# Interim Storage

- Store intertim results in different formats.  
- Uses **Pickle+BZ2** as default.
- Other formats: JSON, JSON+BZ2, Pickle.
- Uses **system temporary directory** as default.
- JSON: Disadvantages in key mapping (see example formats) and serialization of different formats (see example json disadvantage)

In [None]:
# Reload modules every time before executing the Python code typed
%load_ext autoreload
%autoreload 2

# Import from code root directory
import sys; sys.path.insert(0, '../..')

from data.interim_storage import InterimStorage

from data.amazon_pickle_splitter import AmazonPickleSplitter
import timeit
import os

## Examples

### Minimal

In [None]:
test_data = {1:'one', 'two':2}
print(InterimStorage('test-id').write(test_data).read())

### Write, read, info

In [3]:
# Write
print(test_data, type(test_data))
storage = InterimStorage('test-id').write(test_data)

# Read
read_data = storage.read()
print(read_data, type(read_data))

# File location
print('get_filepath ', storage.get_filepath())
print('get_directory', storage.get_directory())
print('get_id       ', storage.get_id())

{1: 'one', 'two': 2} <class 'dict'>
{1: 'one', 'two': 2} <class 'dict'>
get_filepath  /tmp/InterimStorage/test-id.pickle.bz2
get_directory /tmp/InterimStorage
get_id        test-id


### Formats

In [4]:
print(test_data, type(test_data))

storage = InterimStorage('test-id', type_=InterimStorage.JSON).write(test_data)
read_data = storage.read()
print(read_data, type(read_data), storage.get_filepath())

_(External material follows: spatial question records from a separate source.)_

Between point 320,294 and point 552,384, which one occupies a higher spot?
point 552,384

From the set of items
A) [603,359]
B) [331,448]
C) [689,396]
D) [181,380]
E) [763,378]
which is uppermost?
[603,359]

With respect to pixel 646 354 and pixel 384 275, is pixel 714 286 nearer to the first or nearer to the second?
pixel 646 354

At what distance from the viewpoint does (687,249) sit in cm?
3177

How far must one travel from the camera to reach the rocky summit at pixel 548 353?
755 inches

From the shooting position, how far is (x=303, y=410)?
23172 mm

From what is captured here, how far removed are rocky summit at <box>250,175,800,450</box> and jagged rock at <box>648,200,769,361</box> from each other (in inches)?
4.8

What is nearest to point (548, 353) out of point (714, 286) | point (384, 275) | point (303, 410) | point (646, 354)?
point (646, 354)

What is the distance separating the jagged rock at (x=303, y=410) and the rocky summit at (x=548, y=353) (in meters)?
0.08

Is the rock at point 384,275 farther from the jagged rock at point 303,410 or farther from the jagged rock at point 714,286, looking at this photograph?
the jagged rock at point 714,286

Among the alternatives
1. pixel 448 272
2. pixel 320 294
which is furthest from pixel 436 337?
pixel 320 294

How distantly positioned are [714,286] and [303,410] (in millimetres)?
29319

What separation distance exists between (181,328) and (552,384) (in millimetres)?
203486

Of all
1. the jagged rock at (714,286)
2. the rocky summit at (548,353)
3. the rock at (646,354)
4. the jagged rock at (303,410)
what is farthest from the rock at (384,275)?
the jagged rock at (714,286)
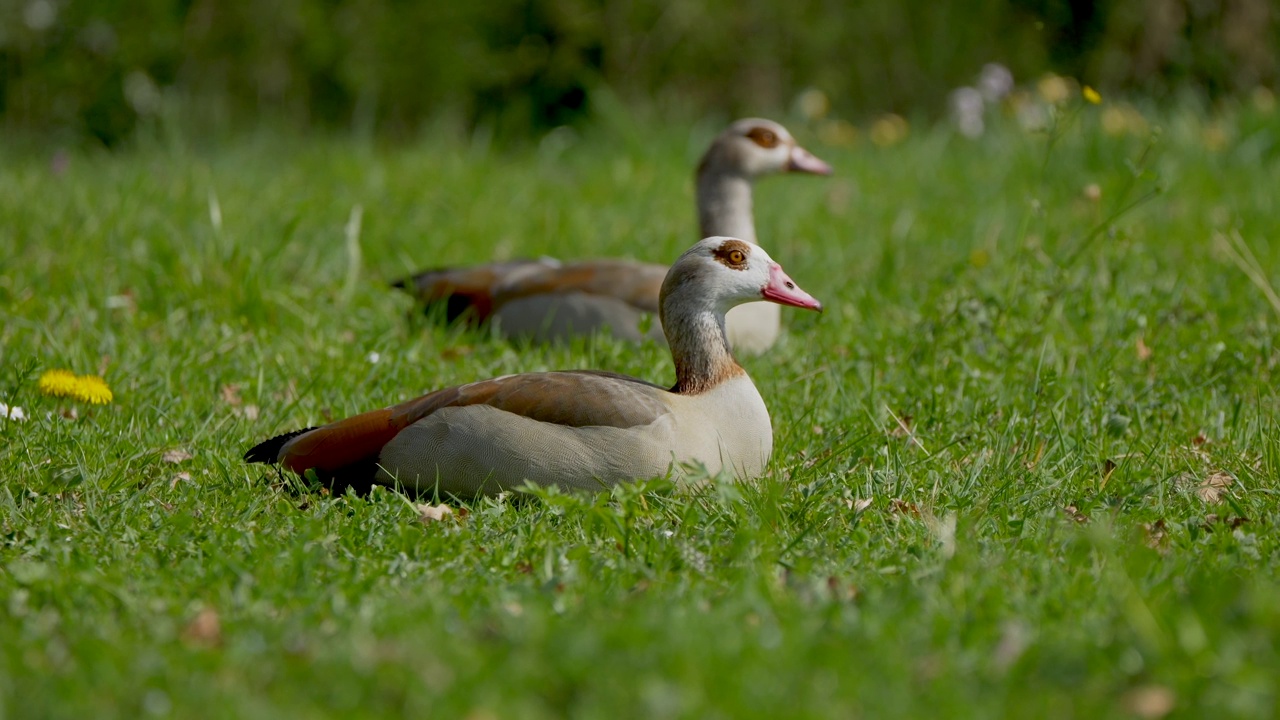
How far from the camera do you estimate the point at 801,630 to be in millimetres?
2830

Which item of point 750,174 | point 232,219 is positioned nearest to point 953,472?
point 750,174

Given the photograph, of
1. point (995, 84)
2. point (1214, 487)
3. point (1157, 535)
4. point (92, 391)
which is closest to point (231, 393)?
point (92, 391)

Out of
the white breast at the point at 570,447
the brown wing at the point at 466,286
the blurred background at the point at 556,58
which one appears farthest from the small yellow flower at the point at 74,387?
the blurred background at the point at 556,58

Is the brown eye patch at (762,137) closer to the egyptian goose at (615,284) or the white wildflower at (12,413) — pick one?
the egyptian goose at (615,284)

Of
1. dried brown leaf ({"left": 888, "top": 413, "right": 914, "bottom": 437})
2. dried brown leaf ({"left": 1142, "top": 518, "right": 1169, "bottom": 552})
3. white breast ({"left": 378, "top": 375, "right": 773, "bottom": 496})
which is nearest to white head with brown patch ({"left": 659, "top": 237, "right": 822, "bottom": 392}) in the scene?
white breast ({"left": 378, "top": 375, "right": 773, "bottom": 496})

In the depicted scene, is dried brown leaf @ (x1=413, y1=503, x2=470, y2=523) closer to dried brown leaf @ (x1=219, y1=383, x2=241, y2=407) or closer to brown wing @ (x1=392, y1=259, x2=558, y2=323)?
dried brown leaf @ (x1=219, y1=383, x2=241, y2=407)

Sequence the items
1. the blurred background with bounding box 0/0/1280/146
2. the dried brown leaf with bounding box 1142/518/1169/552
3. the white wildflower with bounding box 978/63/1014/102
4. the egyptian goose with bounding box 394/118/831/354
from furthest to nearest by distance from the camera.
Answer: the blurred background with bounding box 0/0/1280/146 < the white wildflower with bounding box 978/63/1014/102 < the egyptian goose with bounding box 394/118/831/354 < the dried brown leaf with bounding box 1142/518/1169/552

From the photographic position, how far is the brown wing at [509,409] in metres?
4.14

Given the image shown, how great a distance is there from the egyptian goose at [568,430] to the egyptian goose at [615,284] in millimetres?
1484

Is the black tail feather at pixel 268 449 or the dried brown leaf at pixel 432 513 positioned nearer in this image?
the dried brown leaf at pixel 432 513

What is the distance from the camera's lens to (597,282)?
6.29 meters

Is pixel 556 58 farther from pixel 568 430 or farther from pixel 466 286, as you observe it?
pixel 568 430

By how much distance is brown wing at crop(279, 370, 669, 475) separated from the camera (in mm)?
4141

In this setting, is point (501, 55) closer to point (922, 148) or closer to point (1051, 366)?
A: point (922, 148)
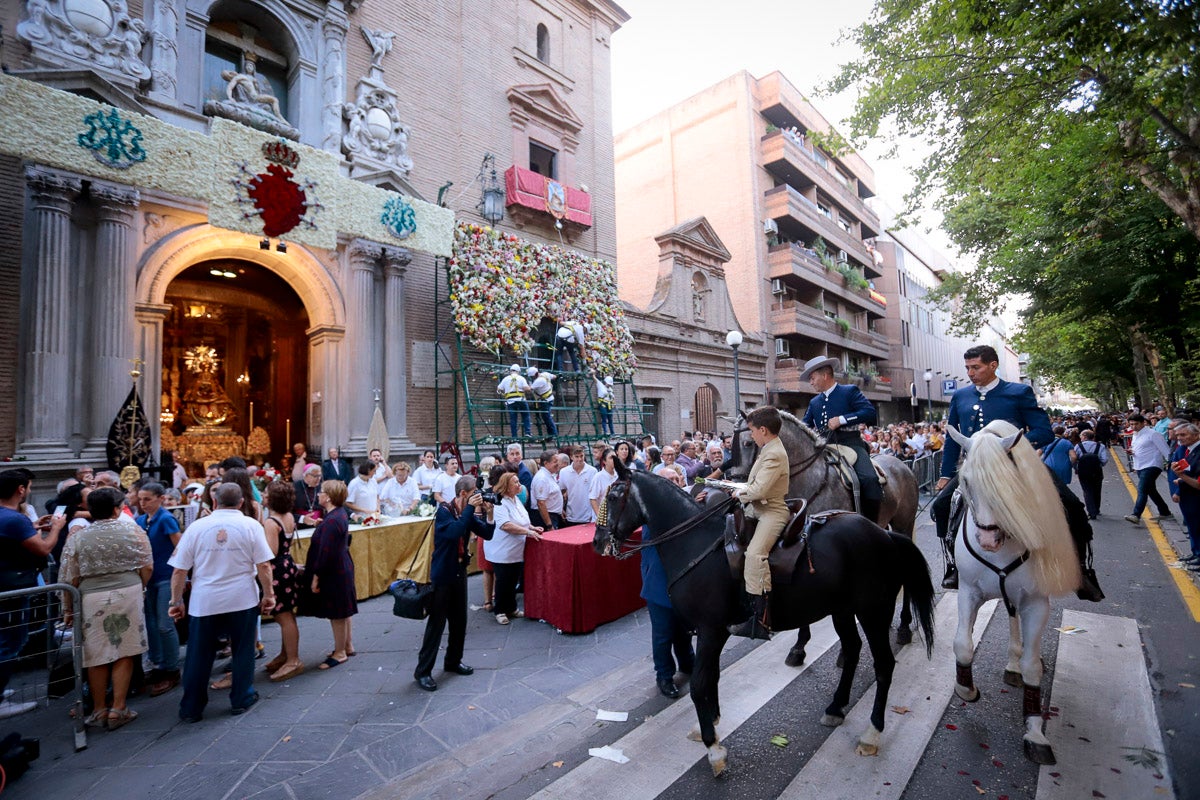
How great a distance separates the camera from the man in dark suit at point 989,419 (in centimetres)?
434

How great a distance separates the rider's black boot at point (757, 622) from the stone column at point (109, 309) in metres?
10.4

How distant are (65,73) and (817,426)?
12.4 m

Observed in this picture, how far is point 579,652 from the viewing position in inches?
226

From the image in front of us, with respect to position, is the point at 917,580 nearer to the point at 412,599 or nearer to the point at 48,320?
the point at 412,599

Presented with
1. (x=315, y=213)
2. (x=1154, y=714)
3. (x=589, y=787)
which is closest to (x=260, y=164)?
(x=315, y=213)

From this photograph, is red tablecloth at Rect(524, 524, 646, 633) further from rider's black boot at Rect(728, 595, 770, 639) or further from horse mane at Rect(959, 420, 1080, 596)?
horse mane at Rect(959, 420, 1080, 596)

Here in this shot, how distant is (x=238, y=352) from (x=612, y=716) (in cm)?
1506

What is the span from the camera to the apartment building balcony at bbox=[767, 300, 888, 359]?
27.2 m

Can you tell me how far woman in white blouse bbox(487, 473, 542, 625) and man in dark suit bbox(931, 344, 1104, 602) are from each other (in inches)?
164

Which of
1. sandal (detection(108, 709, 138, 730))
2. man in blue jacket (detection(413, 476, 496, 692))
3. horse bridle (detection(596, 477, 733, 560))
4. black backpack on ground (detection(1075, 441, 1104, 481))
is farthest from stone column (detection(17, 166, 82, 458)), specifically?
black backpack on ground (detection(1075, 441, 1104, 481))

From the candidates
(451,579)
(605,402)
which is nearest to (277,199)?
(451,579)

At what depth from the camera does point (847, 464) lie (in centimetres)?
559

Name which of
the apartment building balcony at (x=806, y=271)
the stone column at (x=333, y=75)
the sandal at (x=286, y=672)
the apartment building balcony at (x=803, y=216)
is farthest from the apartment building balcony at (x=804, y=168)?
the sandal at (x=286, y=672)

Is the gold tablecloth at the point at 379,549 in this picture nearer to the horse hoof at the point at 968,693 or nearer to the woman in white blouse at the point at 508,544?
the woman in white blouse at the point at 508,544
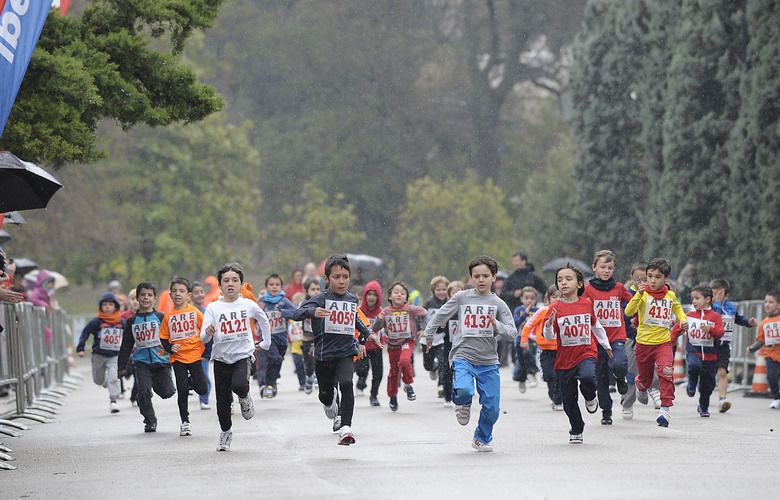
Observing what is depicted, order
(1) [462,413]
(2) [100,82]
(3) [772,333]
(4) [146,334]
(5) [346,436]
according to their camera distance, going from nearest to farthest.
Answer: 1. (1) [462,413]
2. (5) [346,436]
3. (2) [100,82]
4. (4) [146,334]
5. (3) [772,333]

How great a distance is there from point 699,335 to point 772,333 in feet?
7.44

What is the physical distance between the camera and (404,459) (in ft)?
42.5

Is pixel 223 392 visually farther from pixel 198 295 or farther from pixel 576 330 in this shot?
pixel 198 295

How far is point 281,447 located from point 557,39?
58.1m

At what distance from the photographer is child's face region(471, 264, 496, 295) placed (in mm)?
13883

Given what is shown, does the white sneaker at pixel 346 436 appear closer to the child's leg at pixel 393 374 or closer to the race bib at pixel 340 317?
the race bib at pixel 340 317

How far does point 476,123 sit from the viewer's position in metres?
72.8

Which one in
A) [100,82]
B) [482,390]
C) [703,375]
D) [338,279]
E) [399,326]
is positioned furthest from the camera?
[399,326]

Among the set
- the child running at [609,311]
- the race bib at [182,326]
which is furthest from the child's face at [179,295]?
the child running at [609,311]

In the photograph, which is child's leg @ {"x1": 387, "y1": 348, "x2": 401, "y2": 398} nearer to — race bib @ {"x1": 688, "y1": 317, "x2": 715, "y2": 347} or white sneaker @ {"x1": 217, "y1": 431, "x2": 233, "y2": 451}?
race bib @ {"x1": 688, "y1": 317, "x2": 715, "y2": 347}

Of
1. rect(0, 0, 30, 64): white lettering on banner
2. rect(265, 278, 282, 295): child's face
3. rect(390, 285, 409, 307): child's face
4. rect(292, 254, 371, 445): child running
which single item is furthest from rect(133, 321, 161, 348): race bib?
rect(265, 278, 282, 295): child's face

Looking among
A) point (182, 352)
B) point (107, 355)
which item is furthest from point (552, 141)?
point (182, 352)

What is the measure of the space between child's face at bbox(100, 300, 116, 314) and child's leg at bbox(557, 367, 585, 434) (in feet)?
29.7

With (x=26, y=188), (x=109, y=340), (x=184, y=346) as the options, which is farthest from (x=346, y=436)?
(x=109, y=340)
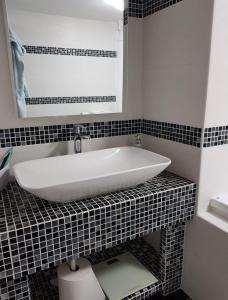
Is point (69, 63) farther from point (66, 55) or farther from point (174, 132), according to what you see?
point (174, 132)

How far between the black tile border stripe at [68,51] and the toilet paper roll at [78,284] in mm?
1181

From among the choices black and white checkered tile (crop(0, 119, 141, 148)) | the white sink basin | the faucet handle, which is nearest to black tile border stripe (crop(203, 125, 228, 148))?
the white sink basin

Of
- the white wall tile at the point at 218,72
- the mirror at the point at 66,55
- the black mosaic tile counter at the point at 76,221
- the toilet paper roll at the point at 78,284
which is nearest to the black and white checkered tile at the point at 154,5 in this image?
the mirror at the point at 66,55

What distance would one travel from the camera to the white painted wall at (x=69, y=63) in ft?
4.26

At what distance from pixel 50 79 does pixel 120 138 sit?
60cm

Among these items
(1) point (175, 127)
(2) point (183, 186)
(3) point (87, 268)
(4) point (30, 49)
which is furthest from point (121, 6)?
(3) point (87, 268)

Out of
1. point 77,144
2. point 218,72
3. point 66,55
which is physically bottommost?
point 77,144

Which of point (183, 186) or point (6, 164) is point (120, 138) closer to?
point (183, 186)

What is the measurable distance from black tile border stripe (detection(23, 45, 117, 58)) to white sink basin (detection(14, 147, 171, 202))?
1.93 feet

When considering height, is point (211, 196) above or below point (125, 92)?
below

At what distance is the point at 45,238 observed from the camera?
0.97 metres

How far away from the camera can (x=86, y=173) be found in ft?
4.56

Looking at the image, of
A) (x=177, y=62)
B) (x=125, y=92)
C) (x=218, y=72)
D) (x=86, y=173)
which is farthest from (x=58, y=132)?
(x=218, y=72)

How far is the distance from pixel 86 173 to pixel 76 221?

storage = InterimStorage('test-id', type_=InterimStorage.JSON_BZ2).write(test_data)
read_data = storage.read()
print(read_data, type(read_data), storage.get_filepath())

storage = InterimStorage('test-id', type_=InterimStorage.PICKLE).write(test_data)
read_data = storage.read()
print(read_data, type(read_data), storage.get_filepath())

storage = InterimStorage('test-id', type_=InterimStorage.PICKLE_BZ).write(test_data)
read_data = storage.read()
print(read_data, type(read_data), storage.get_filepath())

{1: 'one', 'two': 2} <class 'dict'>
{'1': 'one', 'two': 2} <class 'dict'> /tmp/InterimStorage/test-id.json
{'1': 'one', 'two': 2} <class 'dict'> /tmp/InterimStorage/test-id.json.bz2
{1: 'one', 'two': 2} <class 'dict'> /tmp/InterimStorage/test-id.pickle
{1: 'one', 'two': 2} <class 'dict'> /tmp/InterimStorage/test-id.pickle.bz2


### Storage directory, check and delete file

In [5]:
print(InterimStorage('test-id').get_filepath())
print(InterimStorage('test-id', directory='/mnt').get_filepath())
print()

storage = InterimStorage('test-id')
storage.write(test_data)
print(storage.isfile())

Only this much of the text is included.